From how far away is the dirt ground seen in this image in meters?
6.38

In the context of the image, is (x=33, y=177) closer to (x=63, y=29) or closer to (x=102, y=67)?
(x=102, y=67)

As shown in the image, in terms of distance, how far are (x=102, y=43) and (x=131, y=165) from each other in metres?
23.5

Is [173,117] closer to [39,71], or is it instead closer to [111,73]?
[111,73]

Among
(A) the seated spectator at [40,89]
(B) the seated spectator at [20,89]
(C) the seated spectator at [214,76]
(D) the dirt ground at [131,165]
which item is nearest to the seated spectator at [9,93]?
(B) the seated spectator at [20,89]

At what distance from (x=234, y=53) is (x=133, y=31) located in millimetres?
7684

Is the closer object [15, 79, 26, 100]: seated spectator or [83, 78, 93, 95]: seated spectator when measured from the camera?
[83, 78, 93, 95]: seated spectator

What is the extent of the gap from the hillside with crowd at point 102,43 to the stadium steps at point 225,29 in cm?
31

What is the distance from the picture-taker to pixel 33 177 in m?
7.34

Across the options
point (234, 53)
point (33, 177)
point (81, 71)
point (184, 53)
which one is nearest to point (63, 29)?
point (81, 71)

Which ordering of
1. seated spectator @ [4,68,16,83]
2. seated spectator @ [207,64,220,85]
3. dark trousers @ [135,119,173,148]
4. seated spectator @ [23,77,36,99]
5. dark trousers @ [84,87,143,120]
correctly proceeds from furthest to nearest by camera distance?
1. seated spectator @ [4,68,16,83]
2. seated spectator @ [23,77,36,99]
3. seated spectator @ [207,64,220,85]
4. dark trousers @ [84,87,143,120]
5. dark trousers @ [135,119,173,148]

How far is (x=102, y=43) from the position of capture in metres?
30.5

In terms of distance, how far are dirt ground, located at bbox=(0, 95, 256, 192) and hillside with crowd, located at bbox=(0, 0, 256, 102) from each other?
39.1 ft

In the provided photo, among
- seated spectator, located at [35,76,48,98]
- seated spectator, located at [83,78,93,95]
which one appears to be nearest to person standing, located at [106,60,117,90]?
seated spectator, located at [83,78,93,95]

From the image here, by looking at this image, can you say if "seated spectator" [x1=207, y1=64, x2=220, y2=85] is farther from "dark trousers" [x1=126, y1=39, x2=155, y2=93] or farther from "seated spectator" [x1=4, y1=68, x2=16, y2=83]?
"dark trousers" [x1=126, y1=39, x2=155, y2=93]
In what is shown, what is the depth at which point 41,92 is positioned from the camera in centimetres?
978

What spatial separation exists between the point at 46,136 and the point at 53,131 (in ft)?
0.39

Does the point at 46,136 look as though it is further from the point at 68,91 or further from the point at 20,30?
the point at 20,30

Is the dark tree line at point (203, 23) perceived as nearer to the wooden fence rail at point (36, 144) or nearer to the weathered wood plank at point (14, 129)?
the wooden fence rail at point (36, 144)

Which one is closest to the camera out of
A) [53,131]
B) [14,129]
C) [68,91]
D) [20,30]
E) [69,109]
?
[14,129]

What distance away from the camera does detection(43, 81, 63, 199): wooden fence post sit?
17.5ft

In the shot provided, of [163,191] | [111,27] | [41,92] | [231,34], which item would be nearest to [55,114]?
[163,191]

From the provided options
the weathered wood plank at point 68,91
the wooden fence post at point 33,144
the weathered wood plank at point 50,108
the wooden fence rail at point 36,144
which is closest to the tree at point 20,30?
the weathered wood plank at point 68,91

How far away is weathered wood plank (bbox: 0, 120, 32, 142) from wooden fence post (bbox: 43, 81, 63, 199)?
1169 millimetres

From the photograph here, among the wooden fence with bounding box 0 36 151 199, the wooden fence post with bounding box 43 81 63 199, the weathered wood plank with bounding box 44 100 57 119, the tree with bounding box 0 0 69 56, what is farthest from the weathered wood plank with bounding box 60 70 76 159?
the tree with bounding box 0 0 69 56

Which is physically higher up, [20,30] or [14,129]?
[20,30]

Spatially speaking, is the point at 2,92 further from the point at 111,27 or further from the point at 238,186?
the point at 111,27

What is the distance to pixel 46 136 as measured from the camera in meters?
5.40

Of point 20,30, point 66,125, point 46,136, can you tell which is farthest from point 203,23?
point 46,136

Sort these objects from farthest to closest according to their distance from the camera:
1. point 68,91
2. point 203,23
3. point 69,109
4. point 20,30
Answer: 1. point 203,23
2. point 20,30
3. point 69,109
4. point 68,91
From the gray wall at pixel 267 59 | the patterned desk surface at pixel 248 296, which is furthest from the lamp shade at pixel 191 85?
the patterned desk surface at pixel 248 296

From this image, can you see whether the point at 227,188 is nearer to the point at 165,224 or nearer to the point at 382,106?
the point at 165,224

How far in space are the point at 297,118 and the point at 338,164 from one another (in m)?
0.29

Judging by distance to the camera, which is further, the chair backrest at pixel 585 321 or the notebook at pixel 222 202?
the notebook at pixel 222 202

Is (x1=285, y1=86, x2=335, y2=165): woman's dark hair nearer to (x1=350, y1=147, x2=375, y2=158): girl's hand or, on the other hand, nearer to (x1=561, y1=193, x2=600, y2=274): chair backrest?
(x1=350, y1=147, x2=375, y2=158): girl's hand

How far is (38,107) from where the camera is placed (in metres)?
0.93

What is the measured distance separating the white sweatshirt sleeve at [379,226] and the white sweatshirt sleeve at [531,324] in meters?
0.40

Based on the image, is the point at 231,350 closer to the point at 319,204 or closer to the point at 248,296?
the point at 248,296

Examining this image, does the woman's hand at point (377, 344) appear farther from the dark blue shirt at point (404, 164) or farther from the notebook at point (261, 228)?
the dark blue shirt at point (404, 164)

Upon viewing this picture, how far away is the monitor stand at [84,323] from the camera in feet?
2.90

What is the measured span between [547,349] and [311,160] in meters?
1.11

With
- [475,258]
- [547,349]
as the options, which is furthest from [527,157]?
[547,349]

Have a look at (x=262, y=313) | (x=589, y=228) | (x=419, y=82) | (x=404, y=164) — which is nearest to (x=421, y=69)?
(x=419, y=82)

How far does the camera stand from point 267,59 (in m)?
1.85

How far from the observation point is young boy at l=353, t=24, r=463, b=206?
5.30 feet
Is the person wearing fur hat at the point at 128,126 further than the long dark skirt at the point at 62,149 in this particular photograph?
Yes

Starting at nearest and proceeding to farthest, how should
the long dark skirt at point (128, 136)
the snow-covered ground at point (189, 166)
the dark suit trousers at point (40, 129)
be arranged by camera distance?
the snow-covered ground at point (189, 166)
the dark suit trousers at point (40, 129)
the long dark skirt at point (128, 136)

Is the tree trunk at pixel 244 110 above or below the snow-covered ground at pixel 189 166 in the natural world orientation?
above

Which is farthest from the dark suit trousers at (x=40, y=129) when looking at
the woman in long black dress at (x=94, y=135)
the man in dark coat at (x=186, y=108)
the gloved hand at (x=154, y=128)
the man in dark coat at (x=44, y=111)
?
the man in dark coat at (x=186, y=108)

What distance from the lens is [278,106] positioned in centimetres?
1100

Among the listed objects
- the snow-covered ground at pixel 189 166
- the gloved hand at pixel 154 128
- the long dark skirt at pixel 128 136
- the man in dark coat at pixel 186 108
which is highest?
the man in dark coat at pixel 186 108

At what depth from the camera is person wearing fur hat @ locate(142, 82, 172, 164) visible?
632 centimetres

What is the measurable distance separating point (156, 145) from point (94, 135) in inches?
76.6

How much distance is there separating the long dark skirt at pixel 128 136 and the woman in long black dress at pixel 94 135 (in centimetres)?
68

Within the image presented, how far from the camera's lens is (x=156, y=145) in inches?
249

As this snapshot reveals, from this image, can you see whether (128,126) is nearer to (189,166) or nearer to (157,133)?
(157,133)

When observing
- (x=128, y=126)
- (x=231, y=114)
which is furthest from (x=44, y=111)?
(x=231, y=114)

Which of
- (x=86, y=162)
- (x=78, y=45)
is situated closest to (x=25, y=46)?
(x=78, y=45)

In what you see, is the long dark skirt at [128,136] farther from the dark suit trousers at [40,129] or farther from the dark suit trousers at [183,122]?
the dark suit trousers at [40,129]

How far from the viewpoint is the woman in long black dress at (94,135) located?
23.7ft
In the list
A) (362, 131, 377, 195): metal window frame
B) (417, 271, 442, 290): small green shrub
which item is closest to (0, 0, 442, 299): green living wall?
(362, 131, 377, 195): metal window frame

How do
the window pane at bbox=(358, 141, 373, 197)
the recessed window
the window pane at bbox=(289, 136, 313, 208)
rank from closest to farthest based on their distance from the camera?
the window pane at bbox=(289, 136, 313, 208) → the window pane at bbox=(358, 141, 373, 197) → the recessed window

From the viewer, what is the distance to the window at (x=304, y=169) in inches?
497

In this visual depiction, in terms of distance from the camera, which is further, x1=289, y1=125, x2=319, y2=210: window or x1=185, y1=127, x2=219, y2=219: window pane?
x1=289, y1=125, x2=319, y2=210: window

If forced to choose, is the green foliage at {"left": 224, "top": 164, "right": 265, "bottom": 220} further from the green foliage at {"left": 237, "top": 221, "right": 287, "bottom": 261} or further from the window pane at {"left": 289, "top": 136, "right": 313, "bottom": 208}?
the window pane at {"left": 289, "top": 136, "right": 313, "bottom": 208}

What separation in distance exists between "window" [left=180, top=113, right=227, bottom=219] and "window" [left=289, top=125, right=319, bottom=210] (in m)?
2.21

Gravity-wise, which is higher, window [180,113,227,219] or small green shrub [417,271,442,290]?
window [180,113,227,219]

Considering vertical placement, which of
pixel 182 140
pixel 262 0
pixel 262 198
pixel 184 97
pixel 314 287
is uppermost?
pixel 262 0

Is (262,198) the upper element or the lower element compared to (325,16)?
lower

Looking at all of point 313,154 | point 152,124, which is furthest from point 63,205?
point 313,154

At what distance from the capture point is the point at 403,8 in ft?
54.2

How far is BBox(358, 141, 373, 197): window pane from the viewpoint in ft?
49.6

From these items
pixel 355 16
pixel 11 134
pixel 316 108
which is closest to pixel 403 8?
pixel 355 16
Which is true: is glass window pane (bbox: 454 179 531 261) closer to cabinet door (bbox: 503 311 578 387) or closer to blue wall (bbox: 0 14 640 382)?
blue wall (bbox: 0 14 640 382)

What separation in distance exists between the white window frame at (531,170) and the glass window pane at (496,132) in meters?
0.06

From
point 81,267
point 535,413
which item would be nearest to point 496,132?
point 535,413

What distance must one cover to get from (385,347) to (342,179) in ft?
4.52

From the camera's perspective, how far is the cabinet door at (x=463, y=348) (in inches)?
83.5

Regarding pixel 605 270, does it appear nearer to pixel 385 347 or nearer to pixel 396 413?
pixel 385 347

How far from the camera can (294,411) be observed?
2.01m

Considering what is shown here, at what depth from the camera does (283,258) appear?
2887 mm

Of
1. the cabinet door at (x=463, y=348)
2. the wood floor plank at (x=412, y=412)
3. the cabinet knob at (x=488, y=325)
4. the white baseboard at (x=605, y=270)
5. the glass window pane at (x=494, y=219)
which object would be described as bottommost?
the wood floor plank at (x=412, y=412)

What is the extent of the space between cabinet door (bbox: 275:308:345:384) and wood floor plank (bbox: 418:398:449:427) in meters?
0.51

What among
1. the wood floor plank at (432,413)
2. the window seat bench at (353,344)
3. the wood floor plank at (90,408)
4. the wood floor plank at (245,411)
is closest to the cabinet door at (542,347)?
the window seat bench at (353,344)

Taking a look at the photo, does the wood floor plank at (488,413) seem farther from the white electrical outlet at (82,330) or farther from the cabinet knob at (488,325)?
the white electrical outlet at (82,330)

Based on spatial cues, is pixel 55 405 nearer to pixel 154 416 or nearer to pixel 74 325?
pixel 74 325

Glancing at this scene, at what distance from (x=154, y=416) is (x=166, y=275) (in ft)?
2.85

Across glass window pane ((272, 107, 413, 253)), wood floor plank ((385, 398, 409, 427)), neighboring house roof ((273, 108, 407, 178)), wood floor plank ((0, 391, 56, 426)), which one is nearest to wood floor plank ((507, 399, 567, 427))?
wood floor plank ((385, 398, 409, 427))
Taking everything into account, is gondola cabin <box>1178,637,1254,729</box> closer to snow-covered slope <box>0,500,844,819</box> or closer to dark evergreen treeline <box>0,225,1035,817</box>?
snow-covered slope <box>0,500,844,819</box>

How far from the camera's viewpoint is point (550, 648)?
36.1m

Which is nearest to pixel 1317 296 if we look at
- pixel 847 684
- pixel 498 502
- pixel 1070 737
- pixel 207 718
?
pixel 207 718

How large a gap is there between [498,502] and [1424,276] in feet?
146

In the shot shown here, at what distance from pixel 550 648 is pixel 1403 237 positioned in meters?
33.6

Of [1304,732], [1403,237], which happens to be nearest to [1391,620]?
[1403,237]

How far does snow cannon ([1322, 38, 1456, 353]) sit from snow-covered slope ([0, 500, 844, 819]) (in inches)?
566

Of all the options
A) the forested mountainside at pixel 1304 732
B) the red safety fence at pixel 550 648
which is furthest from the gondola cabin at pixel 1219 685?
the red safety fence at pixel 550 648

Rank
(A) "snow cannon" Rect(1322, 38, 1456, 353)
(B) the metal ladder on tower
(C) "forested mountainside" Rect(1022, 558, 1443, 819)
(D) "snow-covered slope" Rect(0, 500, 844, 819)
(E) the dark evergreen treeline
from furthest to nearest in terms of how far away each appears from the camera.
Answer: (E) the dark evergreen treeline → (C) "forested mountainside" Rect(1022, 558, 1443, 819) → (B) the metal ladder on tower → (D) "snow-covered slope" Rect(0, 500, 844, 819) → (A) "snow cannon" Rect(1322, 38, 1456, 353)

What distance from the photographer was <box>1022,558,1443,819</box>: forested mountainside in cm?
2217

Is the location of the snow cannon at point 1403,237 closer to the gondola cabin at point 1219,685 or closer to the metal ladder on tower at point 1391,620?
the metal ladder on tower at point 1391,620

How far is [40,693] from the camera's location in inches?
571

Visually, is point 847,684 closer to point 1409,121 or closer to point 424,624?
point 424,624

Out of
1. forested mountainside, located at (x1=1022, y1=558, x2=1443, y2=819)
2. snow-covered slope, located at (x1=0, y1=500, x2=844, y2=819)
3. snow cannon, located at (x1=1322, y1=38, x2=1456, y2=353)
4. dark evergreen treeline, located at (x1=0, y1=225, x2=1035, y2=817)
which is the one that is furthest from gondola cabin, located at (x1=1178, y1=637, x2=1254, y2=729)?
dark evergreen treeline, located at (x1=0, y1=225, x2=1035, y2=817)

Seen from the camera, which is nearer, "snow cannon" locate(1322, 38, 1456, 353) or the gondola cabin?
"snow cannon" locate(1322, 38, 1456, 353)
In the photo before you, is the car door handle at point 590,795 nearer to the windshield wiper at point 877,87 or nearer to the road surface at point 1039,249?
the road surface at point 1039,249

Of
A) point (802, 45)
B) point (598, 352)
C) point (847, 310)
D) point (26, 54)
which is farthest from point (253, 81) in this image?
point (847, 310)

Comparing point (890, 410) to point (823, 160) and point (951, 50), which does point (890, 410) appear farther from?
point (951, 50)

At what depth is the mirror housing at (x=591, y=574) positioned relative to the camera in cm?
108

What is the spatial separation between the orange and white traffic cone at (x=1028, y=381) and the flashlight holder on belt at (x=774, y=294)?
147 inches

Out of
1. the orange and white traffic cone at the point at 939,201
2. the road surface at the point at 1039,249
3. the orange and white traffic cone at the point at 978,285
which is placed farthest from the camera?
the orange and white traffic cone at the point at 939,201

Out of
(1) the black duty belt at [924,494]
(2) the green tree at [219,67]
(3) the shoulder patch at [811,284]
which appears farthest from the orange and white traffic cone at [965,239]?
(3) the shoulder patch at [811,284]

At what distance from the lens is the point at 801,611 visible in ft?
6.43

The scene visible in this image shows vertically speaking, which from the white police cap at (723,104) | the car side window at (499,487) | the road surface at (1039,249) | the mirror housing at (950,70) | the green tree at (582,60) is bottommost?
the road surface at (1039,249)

-------

Transcribe word for word the lines from the one holding "Comparing point (890, 410)" to the last line of the listing above, inclusive.

Solved exercise ▸
Comparing point (890, 410) to point (823, 160) and point (951, 50), which does point (890, 410) appear farther from?
point (951, 50)

At what depth is the mirror housing at (x=591, y=574) positioned relative to the camera in cm?
108

What is the spatial separation between the orange and white traffic cone at (x=1028, y=381) and the flashlight holder on belt at (x=774, y=294)?
147 inches

Out of
1. the orange and white traffic cone at the point at 939,201
2. the road surface at the point at 1039,249
3. the orange and white traffic cone at the point at 978,285
which is placed farthest from the camera?
the orange and white traffic cone at the point at 939,201

Out of
(1) the black duty belt at [924,494]
(2) the green tree at [219,67]
(3) the shoulder patch at [811,284]
which appears farthest from the orange and white traffic cone at [965,239]?
(3) the shoulder patch at [811,284]

At what distance from the lens is the point at 801,611 visible in ft?
6.43

The scene visible in this image shows vertically speaking, which from the white police cap at (723,104) | the car side window at (499,487) | the road surface at (1039,249) | the mirror housing at (950,70) | the green tree at (582,60) is bottommost?
the road surface at (1039,249)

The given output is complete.